#### DOCUMENT TEXT

Breaking change is when a portable runner (e.g. UW) running on a newer
version, starts to add an extension to WindowedValue which the old SDK
hasn't expected. Old SDK only expects FIRST, ONE_INDEX or TWO_INDICES,
without an extension bit.

Radek

On Fri, Apr 25, 2025 at 4:33 PM Kenneth Knowles <k...@apache.org> wrote:

> I love using one WITH_EXTENSIONS bit and then adding a proto. Especially
> for full WindowedValue where there is already ~10-12 bytes overhead, it
> doesn't make sense to create our own extensible encoding protocol.
>
>  - I think we can actually do this without a breaking change, too. Which
> part were you thinking would be a breaking change?
>  - Regarding "being a pain" to change, I think adding fields to
> WindowedValue and adding fields to the extension *should* be about the same
> code difficulty. In both cases the new fields must be optional and have
> nulls or defaults. Putting it in a new object makes sense, though, since
> it'll be encoded separately with proto, which is way easier and more robust.
>
> Anyhow +100 to this new directly for the idea. There are even more
> extensions that I've been thinking about and this makes it very flexible.
>
> Kenn
>
> On Fri, Apr 25, 2025 at 9:17 AM Radek Stankiewicz <radosl...@google.com>
> wrote:
>
>> hi Kenn,
>> I would add option 3
>> Option 3:  Use current way of using tag, add drain in additional proto
>> object
>>
>>    -
>>
>>    The tag & 0b0111 indicates whether it is using FIRST, ONE_INDEX or
>>    TWO_INDICES encoding and future options if needed.
>>    -
>>
>>    tag & 0b10000 ("WITH_EXTENSION" ) indicates there is extension.
>>    -
>>
>>    If extension is set, an additional proto object is passed.
>>    -
>>
>>    Proto provides natural way of versioning and allows adding more
>>    fields in the future
>>    -
>>
>>       No extension bit unspecified:
>>       -
>>
>>          Drain mode unspecified
>>          -
>>
>>          Tracing Context is null
>>          -
>>
>>       Extension bit set:
>>       -
>>
>>          Drain mode can be set
>>          -
>>
>>          Tracing context and trace state can be set
>>          -
>>
>>       Extension bit set, some future fields are added:
>>       -
>>
>>          etc.

#### STORED DATA
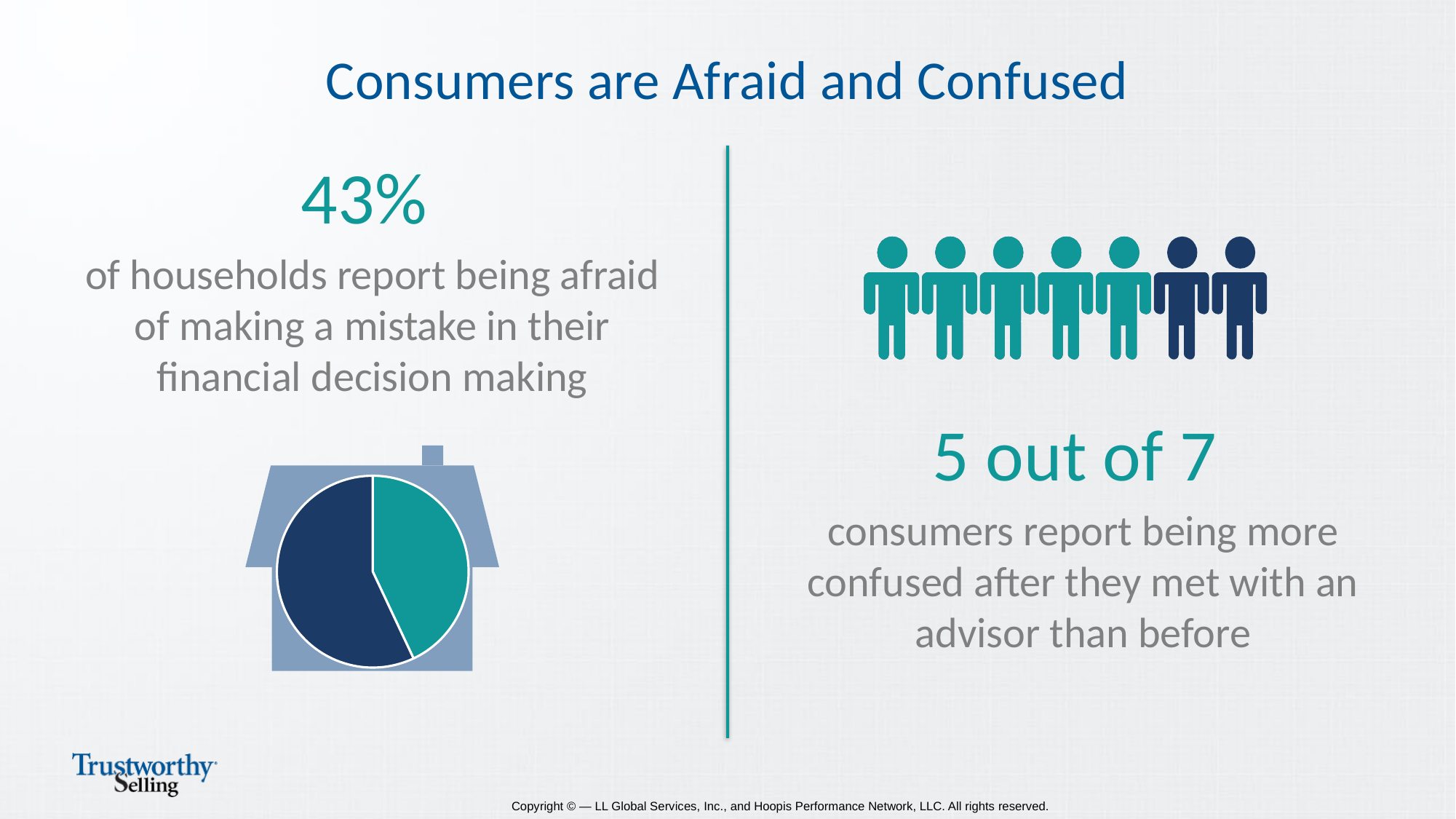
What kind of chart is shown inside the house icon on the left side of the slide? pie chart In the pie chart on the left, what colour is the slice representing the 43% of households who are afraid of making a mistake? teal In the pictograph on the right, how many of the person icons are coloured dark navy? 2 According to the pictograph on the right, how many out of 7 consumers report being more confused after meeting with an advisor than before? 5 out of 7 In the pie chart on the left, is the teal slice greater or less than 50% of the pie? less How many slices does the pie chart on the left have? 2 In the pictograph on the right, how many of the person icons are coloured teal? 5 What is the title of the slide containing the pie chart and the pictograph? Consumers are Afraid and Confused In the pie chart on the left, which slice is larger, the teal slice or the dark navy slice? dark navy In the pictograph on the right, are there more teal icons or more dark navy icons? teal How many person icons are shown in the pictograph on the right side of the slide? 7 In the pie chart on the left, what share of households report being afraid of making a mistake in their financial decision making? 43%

#### EXERCISE REQUIREMENTS
(1) Answer these from the WindowedValue discussion:
(a) Which encodings does the old SDK expect?
(b) About how much overhead does a full WindowedValue already carry?
(c) In Option 3, which tag bit indicates that an extension is present?
(2) Summarize the WindowedValue discussion in two sentences.
(3) Extend the WindowedValue discussion from the point where it stops.
The lines are not needed for what follows.

#### PER-TASK ANSWERS
(1)
(a) FIRST, ONE_INDEX or TWO_INDICES, without an extension bit.
(b) About 10–12 bytes.
(c) tag & 0b10000 ("WITH_EXTENSION").

(2) Radek proposes keeping the current tag for FIRST, ONE_INDEX or TWO_INDICES encoding and adding a WITH_EXTENSION bit that signals an additional proto object, where drain mode and tracing context can be set and which proto keeps versionable and open to future fields. Kenneth strongly supports using one extension bit plus a proto and thinks it can be done without a breaking change, while Radek says the break comes when a portable runner on a newer version adds an extension the old SDK hasn't expected.

(3)
>>
>> The Extension object within WindowedValue (WV) shouldn’t be accessed
>> directly by the user, ideally when new field is added, e.g. drainMode, WV
>> should have added getter getDrainMode() and access directly enum from
>> extension
>> public WindowedValueExtensions.DrainMode getDrainMode(){
>>       return extensions.getDrain();
>>     }
>>
>> To set the value drain mode:
>> windowedElem=
>> windowedElem.withExtension(windowedElem.getExtensions().toBuilder().setDrain(WindowedValueExtensions.DrainMode.
>> *DRAIN_MODE_DRAINING*).build());
>> or:
>> public WindowedValue<T> withDrainMode(DrainMode dm){
>>       return
>> this.withExtension(windowedElem.getExtensions().toBuilder().setDrain(dm));
>> }
>>
>> Adding new fields to WindowedValue is a pain as it requires multiple
>> changes all over the place, so doing it once with extensions field should
>> simplify future fields.
>>
>> There may be situations where due to performance reasons storing value in
>> extension is not optimal - e.g. tracing context as object is parsed array
>> of strings but for interoperability it is usually propagated as two strings
>> (traceparent, tracestate). In such case:
>>
>>    -
>>
>>    WV should have added field traceContext of type Context
>>    -
>>
>>    WV should have added getter getTraceContext() and access field
>>    directly
>>    -
>>
>>    WV should have added withTraceContext() method to construct WV with
>>    previous fields
>>    -
>>
>>    When sending WV over the wire, the WV coder should encode
>>    traceContext into extensions object
>>    -
>>
>>    When receiving WV over the wire, the WV coder should decode extension
>>    and construct optimal traceContext if traceparent and tracestate exists in
>>    extension.
>>
>>
>> Summary
>> Pros:
>>
>>    - We are no longer limited with Pane bits as a way of extending
>>    WindowedValue
>>    - There is no overhead if none of the extended fields is set.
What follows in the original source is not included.